The data set compiled from the nine participating U.S. centers included 418 eligible patients who underwent imaging prior to endovascular reperfusion therapy between September 2009 and December 2011. Of these, 227 (54%) had CTP and 191 (46%) had NCCT.

The study included consecutive patients with an occlusion of the middle cerebral or internal carotid artery treated within 8 hours of symptom onset. The analysis excluded patients with a posterior circulation stroke, those who underwent MRI, and those with a thrombus in their anterior cerebral or distal middle cerebral artery. The patients’ average age was 67 years, and their average National Institutes of Health Stroke Scale score was 18.

The analysis showed successful reperfusion in 65% of the NCCT patients and in 71% of those imaged with CTP. A good clinical outcome – a modified Rankin Scale score of 0-2 at 90 days after hospitalization – was achieved in 37% of the NCCT and 38% of the CTP patients. Mortality was 23% in the NCCT and 21% in the CTP patients. The rates of symptomatic and asymptomatic hemorrhage were also similar in the two subgroups. None of these between-group differences were statistically significant. In a multivariate analysis, the use of CTP was not a significant determinant of a good clinical outcome.

Average time from the start of CT imaging to reperfusion was 175 minutes in the NCCT patients and 223 minutes in the CTP group – an average of 48 minutes additional time with CTP.

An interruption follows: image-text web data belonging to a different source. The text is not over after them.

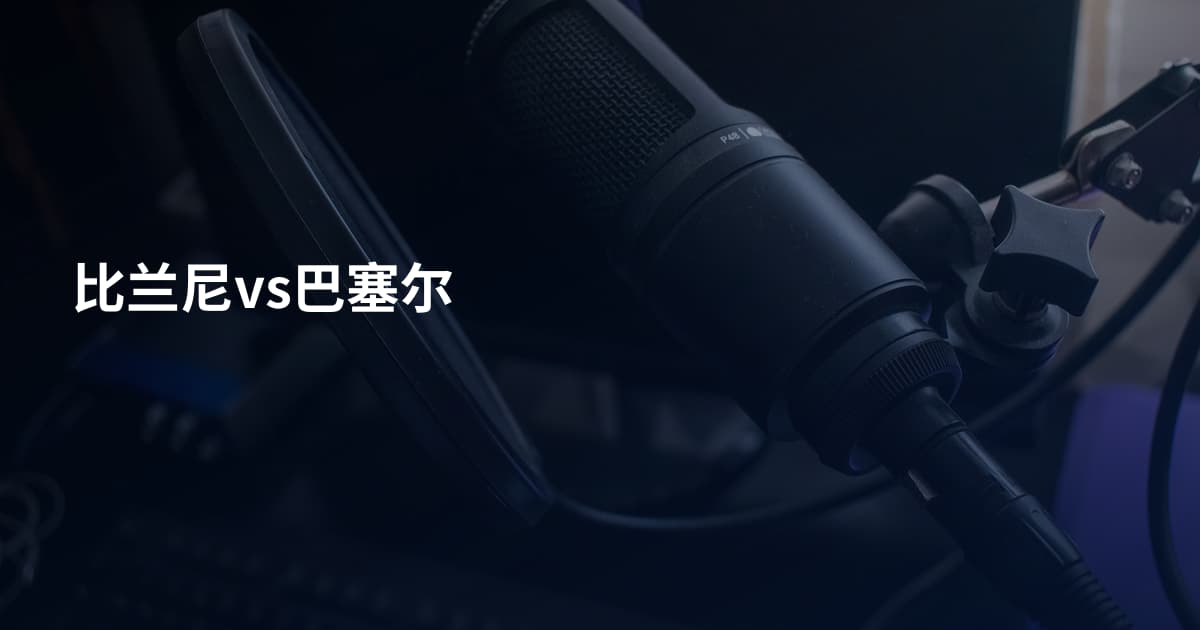比兰尼vs巴塞尔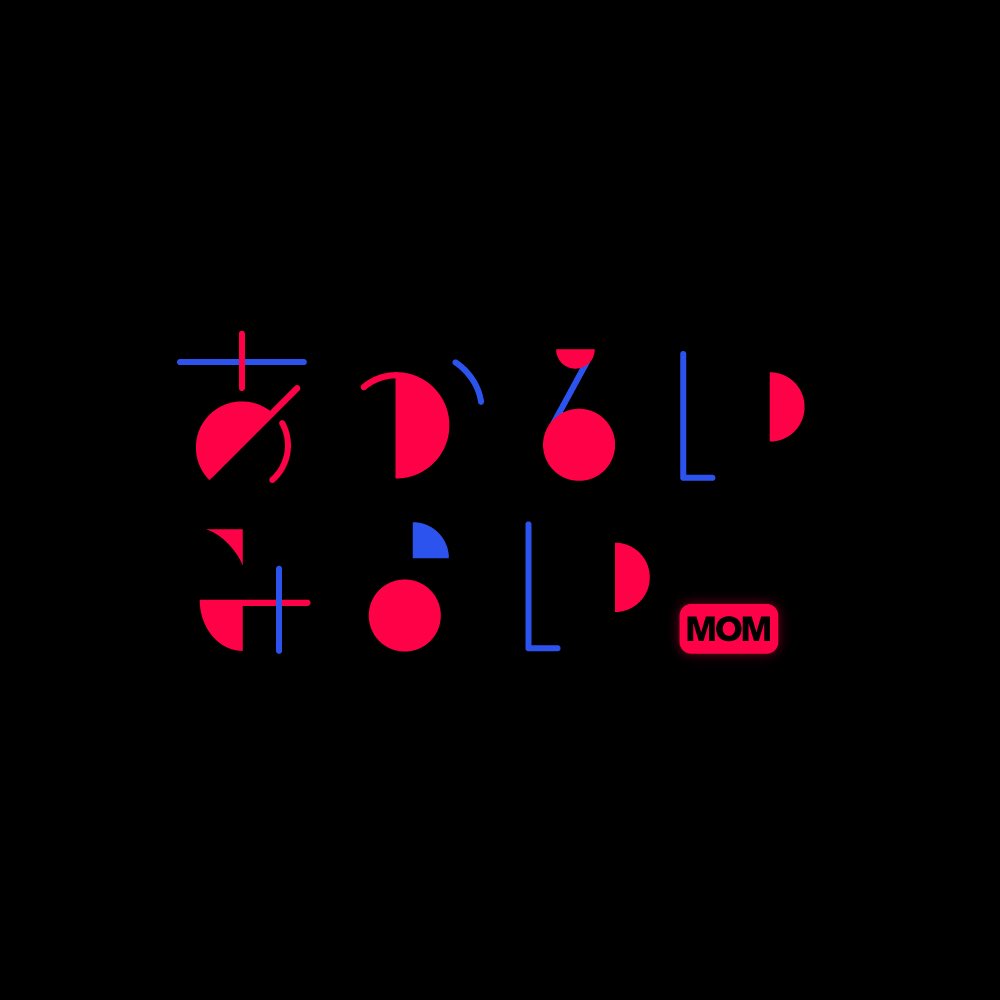 ニョグ あかるいみらい Mom めっちゃかっこいい曲です 作字 タイポグラフィ ロゴ グラフィックデザイン T Co R7pl224fwr Twitter ニョグ あかるいみらい Mom めっちゃかっこいい曲です 作字 タイポグラフィ ロゴ グラフィックデザイン T Co R7pl224fwr Twitter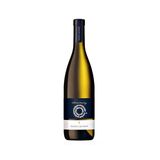 Rượu Vang Trắng Ý Alois Lageder Chardonnay Alto Adige DOC 12.5% - 750ML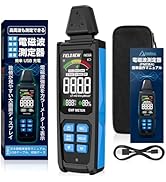 【新品】ペット用 酸素濃度計 アラーム機能 USB充電式 吸引ポンプ付 Amazon.co.jp: ペット用 酸素濃度計 0〜100％｜吸引ポンプ付 電気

Dr. Gupta presented two additional analyses designed to compare outcomes using the two imaging methods in closely matched subgroups. In one analysis, he focused exclusively on the 291 patients in the database who had occlusions at the M1 site of the middle cerebral artery. In these patients, NCCT saved an average of 40 minutes, compared with CTP, and outcomes were not significantly better with CTP. In the second analysis, he categorized patients by their Alberta Stroke Program Early CT Score (ASPECTS). In the subgroup of 198 patients with an ASPECTS of more than 7 on a scale of 10, with 10 being normal, CTP did not lead to significant improvement in outcomes and took an average of 45 minutes longer to reperfusion, compared with NCCT.

Dr. Gupta said that he has been a consultant to Concentric Medical, CoAxia, Rapid Medical, and Codman.